→ Assignment
Show each line from the records below in which the word "volunteer" occurs.

[Saved entries]

───

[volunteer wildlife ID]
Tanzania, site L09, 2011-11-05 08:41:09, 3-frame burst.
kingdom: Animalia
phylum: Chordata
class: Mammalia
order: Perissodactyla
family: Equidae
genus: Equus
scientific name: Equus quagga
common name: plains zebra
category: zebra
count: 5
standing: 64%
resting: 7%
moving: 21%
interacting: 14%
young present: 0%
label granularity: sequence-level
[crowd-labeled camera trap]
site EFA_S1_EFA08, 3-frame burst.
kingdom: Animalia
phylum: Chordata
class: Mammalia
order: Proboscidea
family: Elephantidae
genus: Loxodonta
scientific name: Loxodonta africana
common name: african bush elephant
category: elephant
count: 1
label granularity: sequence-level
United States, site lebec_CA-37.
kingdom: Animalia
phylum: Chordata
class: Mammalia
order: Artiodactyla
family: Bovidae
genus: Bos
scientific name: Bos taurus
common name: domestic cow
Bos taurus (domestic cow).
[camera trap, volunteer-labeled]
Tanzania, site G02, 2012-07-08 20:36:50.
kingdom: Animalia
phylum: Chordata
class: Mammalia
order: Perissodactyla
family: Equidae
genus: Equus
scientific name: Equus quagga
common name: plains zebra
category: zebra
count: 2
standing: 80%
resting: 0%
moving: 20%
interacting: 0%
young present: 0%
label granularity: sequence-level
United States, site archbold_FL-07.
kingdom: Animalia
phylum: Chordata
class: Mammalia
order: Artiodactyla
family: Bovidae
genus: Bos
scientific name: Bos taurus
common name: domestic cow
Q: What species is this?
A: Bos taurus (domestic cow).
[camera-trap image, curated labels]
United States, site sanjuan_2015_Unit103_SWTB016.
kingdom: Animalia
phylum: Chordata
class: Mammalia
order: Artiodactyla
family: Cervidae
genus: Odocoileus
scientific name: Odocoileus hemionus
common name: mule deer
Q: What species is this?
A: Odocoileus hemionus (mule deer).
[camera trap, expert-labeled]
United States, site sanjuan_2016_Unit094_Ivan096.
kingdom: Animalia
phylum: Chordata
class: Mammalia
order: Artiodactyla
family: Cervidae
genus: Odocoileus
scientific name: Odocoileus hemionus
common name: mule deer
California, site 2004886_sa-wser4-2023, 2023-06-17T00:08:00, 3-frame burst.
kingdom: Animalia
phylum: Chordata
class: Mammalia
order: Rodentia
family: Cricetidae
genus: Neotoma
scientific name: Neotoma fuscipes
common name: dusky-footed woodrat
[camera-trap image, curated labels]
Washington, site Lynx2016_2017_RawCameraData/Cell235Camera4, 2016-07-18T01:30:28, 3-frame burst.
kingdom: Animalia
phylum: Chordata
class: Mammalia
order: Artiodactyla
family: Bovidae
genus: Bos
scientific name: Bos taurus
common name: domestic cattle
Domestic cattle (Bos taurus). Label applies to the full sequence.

───

→ Result for this task
[volunteer wildlife ID]
[camera trap, volunteer-labeled]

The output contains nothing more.